The nature and timing of JPMorgan Chase’s (NYSE:JPM) Chief Investment Office (NYSE:CIO) portfolio loss of $2 billion was unfortunate both for the reputation of the bank and the recovering financial sector. Mr. Dimon’s exemplary response and clear acceptance of the bank’s responsibility should form the template for any CEOs in this type of predicament
However, the source and nature of the loss reveals the challenge for financial markets. As its CEO stated, JPM is “not in business where we won’t make mistakes.” This is a key and crucial statement, underlining the nature of the banking business, financial services broadly and the risks inherent in investing in financial sector stocks. An investment approach based solely on numerical analysis that lacks the benefit of experience and insight into these businesses is generally the basis for disaster. However, avoiding investment in the sector is not feasible either.
A review of disclosure pertinent to these losses is as follows: at the end of Q1/2012, debt and equity trading assets in the CIO portfolio totaled $299.1 billion, out of the bank’s $2,320.3 billion balance sheet. This CIO portfolio is 5% higher than the 2011 year end balance. However, as was clearly pointed out during yesterday’s call, value-at-risk* (VaR, 95% confidence level) for this portfolio has increased significantly: during Q1/2012, $129 million average daily loss vs $60 million during Q1/2011 and $57 million during full year 2011. Furthermore, the segment’s loss profile has changed dramatically, with a new range of $85 million – $187 million.

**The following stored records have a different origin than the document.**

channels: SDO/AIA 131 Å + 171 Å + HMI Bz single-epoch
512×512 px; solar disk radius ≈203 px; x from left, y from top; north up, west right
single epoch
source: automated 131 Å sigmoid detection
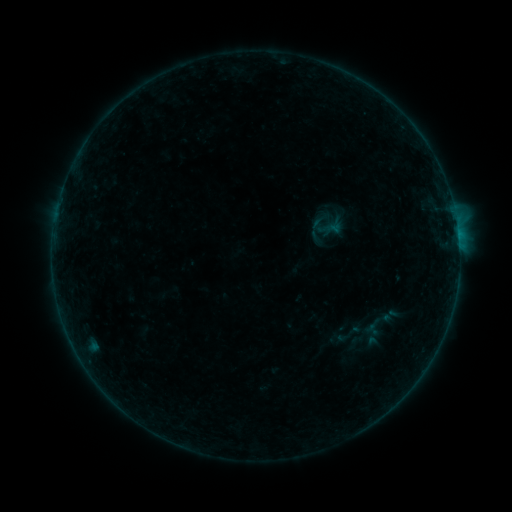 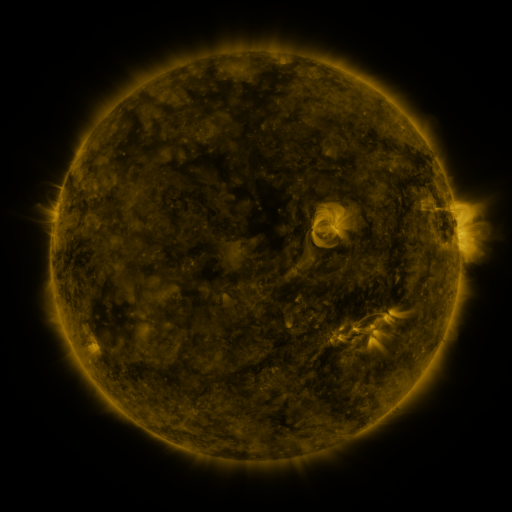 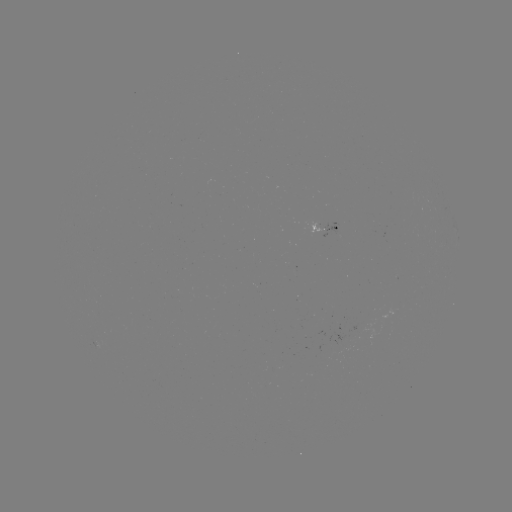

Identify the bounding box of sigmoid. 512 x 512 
[334, 318, 364, 348].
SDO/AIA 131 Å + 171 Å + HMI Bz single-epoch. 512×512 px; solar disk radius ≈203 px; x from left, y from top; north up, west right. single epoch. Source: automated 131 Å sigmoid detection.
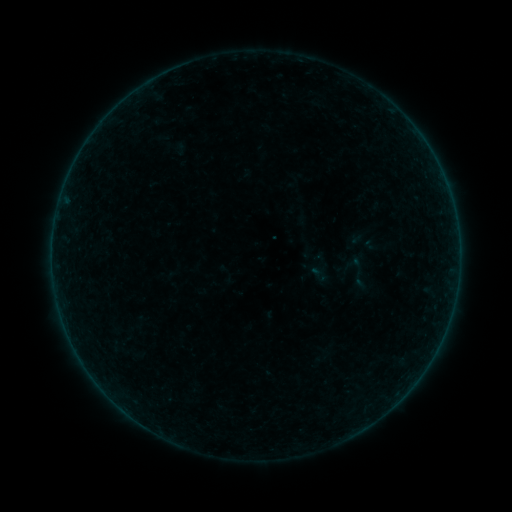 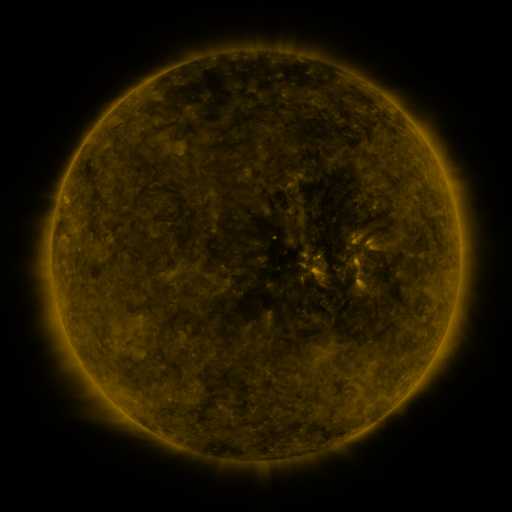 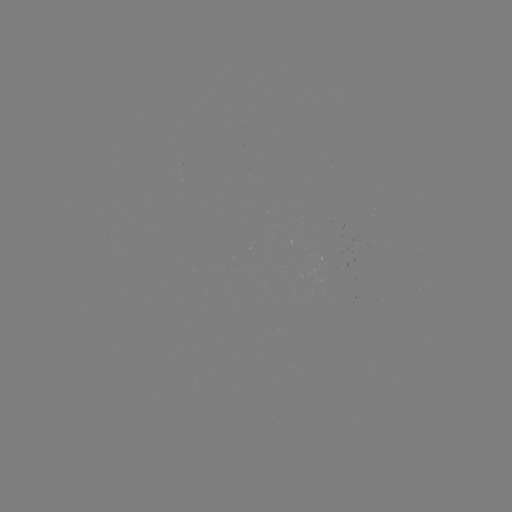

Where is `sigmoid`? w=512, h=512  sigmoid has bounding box [340, 255, 376, 291].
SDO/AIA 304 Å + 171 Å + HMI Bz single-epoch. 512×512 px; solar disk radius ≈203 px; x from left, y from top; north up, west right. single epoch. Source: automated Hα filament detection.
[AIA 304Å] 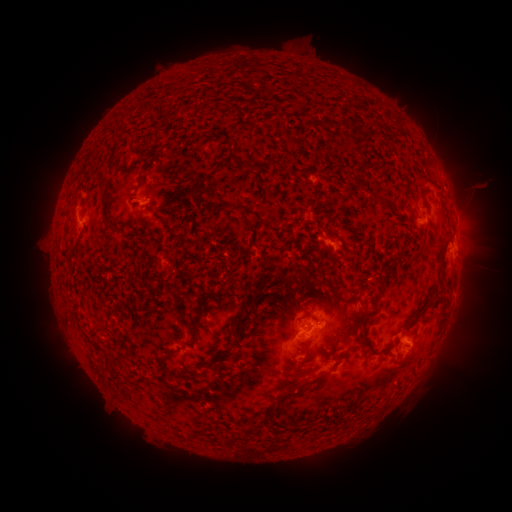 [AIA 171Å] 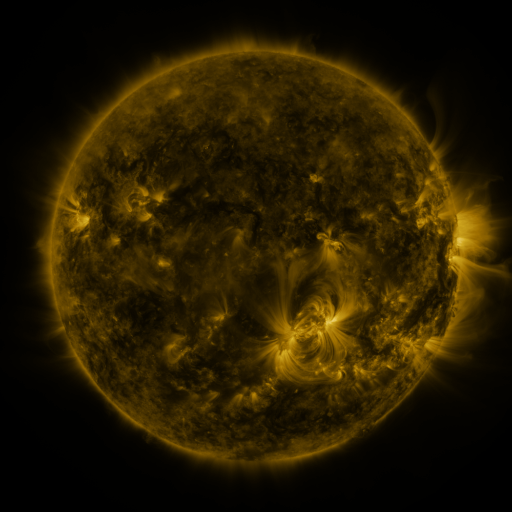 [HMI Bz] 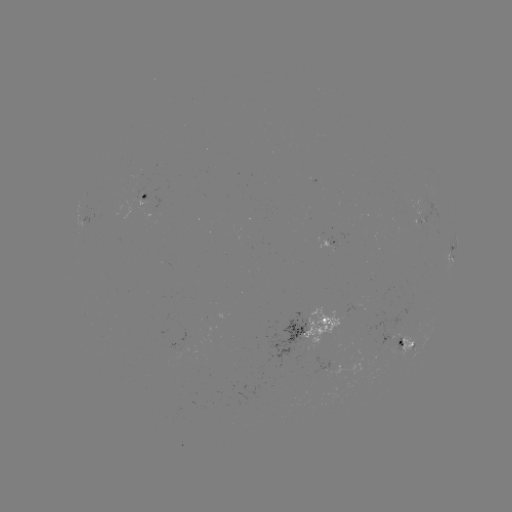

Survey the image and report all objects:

Overall, the distribution of VaR for the bank is significantly skewed towards fatter losses vs. its profile during all of 2011. JPM experienced 29 trading days during this quarter where losses exceeded its expected $114 average daily revenue. A modest shift in either the asset correlations underlying VaR or its loss probability would materially change the loss realized from the current portfolio. In other words, the current $2 billion loss is not indicative of this portfolio’s future result magnitude or direction.